¿Cómo legislará el hombre para otros mundos, cuando no sabrá sino trasladar sus ritos, cual voz impostada y cual seña agredida?
Matías Klotz, arquitecto, en una forma asombrosamente distendida y valiente, expresó hace un tiempo, que soñaba con proyectar la inaugural arquitectura marciana, dejando abierto a sus pares, o a quienes pudieran oírlo, que la fundación y apilotamiento de las verticales extensas y poderosas del ámbito rebelde en la tormenta y la sequedad, deberán, acaso, dominar el ímpetu y la soledad, haciendo de la sombra un arrimo consecuente con la otra forma rojiza de ser en la luz y en la explanada, ya que la sombra del nuevo mundo será otro abrigo y otro contraste, desconociendo la azulada manera de guarecer el sol a las espaldas del descanso y la frescura.
¿Cuál frescor y cual arrimo es aquel que ondula el pulso del desfiladero esporádico y del suave contraste de llanuras perpetuas y abrazantes?
Amamos a Marte como amamos la esperanza derruida de un traslapo sosegado, que permite (y que inaugura) al mismo hombre, con sus mismos ritos y cargamentos de costumbres, el entregarse a su propia e ineludible mutación.
Marte es el primer peldaño, desde el cual se divisa la contrahuella superada de una predecible desilusión, ya que en lo profundo del viaje subyace (y lo siento) la impronta advenediza del retorno.

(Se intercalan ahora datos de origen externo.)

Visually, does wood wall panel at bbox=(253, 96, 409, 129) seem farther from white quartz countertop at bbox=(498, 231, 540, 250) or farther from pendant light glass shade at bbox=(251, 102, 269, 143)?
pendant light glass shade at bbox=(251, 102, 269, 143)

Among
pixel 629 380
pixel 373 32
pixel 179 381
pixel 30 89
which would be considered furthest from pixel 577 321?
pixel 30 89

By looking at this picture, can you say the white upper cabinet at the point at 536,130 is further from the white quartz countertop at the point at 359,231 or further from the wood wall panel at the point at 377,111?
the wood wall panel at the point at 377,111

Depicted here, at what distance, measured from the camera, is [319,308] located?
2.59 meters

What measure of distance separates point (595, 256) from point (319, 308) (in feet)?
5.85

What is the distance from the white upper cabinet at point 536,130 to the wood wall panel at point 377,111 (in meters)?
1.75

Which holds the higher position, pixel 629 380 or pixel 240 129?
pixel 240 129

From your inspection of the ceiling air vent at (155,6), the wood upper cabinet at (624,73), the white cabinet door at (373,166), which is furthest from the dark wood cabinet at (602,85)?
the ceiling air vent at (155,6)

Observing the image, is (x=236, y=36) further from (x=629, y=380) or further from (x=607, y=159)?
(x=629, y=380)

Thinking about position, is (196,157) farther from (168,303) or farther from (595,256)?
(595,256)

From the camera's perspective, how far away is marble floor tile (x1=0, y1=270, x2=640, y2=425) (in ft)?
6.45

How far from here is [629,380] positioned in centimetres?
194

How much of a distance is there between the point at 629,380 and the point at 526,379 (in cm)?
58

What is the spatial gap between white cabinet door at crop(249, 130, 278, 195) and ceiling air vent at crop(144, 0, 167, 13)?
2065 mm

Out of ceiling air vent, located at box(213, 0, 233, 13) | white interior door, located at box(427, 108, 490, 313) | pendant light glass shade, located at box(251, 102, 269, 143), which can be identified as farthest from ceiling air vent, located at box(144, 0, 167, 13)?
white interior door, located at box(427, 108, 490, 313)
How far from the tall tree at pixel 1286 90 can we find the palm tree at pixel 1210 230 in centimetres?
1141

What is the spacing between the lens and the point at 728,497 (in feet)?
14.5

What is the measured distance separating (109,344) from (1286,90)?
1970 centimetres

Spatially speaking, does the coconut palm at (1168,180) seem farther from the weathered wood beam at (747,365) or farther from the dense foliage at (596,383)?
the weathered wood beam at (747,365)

Ni olvido ni repentina y milagrosa floración humana. Tal fatalidad nos amenaza; sedientos de metafóricas dosis de adrenalina grupal, daremos pertinazmente la espalda a toda monotonía y falta de abrupto término y contraste, quedando a la deriva la contienda, y destinando a los incautos a su propio y enervado alzamiento y ruptura detonante.